MACEDONIA, Ohio—CEO Jeff Crane was brought into TPC Wire & Cable Corp. in 2016 with a clear directive: Accelerate growth via acquisition and new sales.
Three years into his leadership tenure, Crane appears to be fulfilling that mission—and doing it well.
The Macedonia maker of ruggedized wire, cable and connectors has acquired five companies since Crane's appointment, including four deals in the past 10 months.

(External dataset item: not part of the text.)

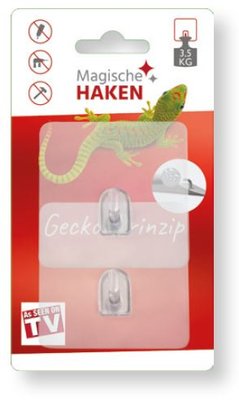 Magischer Haken klein
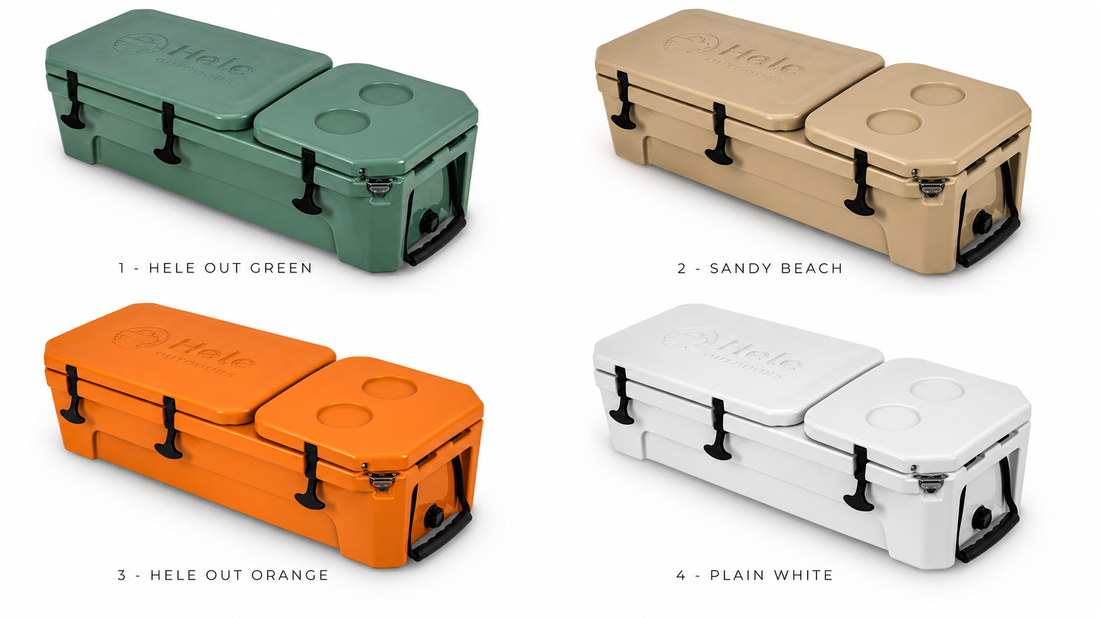 Ice Box Funded! Help Choose a New Color! 🎨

While he declined to disclose sales figures, Crane said revenue has doubled since 2015. In that same time period, employment surged from 165 to 380.
And TPC intends to keep the ball rolling.
"We think the funnel and the opportunities are such that we could keep up that pace," Crane said, adding that there are enough acquisition targets in the North American market alone "to reasonably think we could double in size again in another three years."
TPC provides industrial wire and cable products used in harsh environments, such as high-temperature steel mills, and/or where the cost of failure is high, like missile defense systems.
Much of the company's acquisition strategy to date, according to Crane, has involved finding small and midsize businesses that share its product space but provide entry into new markets. The November 2018 purchase of Milrail Inc. of Quebec, for example, got TPC into rail applications.
"We are taking what Milrail does primarily for Canadian rail transit customers, such as subway systems, and bringing that to a broader base of U.S. customers through the resources that TPC has," he said.
Likewise, TPC acquired both Valencia, Calif.-based Cicoil L.L.C. and Pittsburgh Wire and Cable in October. Those buys give TPC a foothold in aerospace and military end markets in the case of Cicoil and in industries like video inspection and mining in the case of Pittsburgh Wire and Cable.
"Interestingly, Cicoil and the EZ Form (Cable Corp.) acquisition that we did in June do give us some unique manufacturing capabilities, so there is a little element of vertical integration that we accomplished with both of those acquisitions as well. But for the most part, what the core of the acquired companies do is similar to the core of what TPC does," Crane said.
The deal wave has increased the size of TPC's footprint. Only one of its acquired businesses—Electra Cord Inc., formerly of Massillon, Ohio—was folded into the Macedonia headquarters. Crane said the Valley View Road plant was expanded to 120,000 square feet in 2017 to accommodate Electra Cord's production lines and staff. About 150 employees now work at the Macedonia site.
The others have remained in place, meaning the company currently has operations on both U.S. coasts and in Canada and Mexico. It acquired Mexico City's Enersave Wire & Cable shortly before Crane came aboard, and EZ Form is based in Hamden, Conn.
TPC has limited distribution overseas, he said, but remains focused on North America, where it derives roughly 90 percent of its sales.
Organic growth has been another component of TPC's expansion efforts. Crane established a strategic account team early on to facilitate relationships with satellite locations of some of it largest customers.
In some cases, the company would be doing really well on sales to one Ford assembly plant, for example, but not so hot in other plants.
"That strategic account initiative is to help us learn what we do really well at one site and how we can replicate it at the other sites," he said.
Middle market investor Audax Group of Boston owns TPC. It bought the company in May 2015 from Pfingsten Partners L.L.C. of Chicago for an undisclosed price. The investment group has a strong track record of aggressive add-on acquisition strategies. According to its website, Audax Private Equity has invested over $5 billion in 126 platforms and 774 add-on companies.
Crane said TPC does "keep an eye out" for companies that it can integrate along its supply chain and distribution channels, but will primarily remain focused on targets that mirror its product expertise.